- [DATA SECTION]
------------

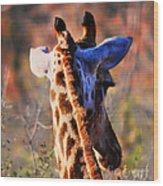 Bashful Giraffe  Wood Print by Alexandra Jordankova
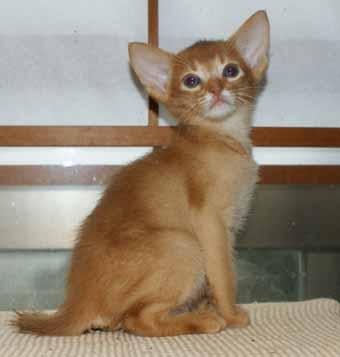 アビシニアン 子猫ちゃん _e0033609_21483655.jpg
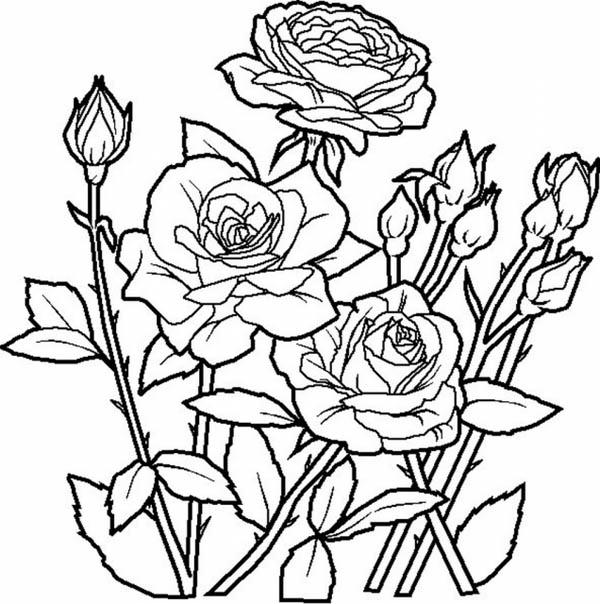 Melhores desenhos para colorir: Março 2017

------------

Instruction for this listing: copy it exactly, but leave the images behind.

- [ANSWER FOR THE TASK]
 Bashful Giraffe  Wood Print by Alexandra Jordankova
 アビシニアン 子猫ちゃん _e0033609_21483655.jpg
 Melhores desenhos para colorir: Março 2017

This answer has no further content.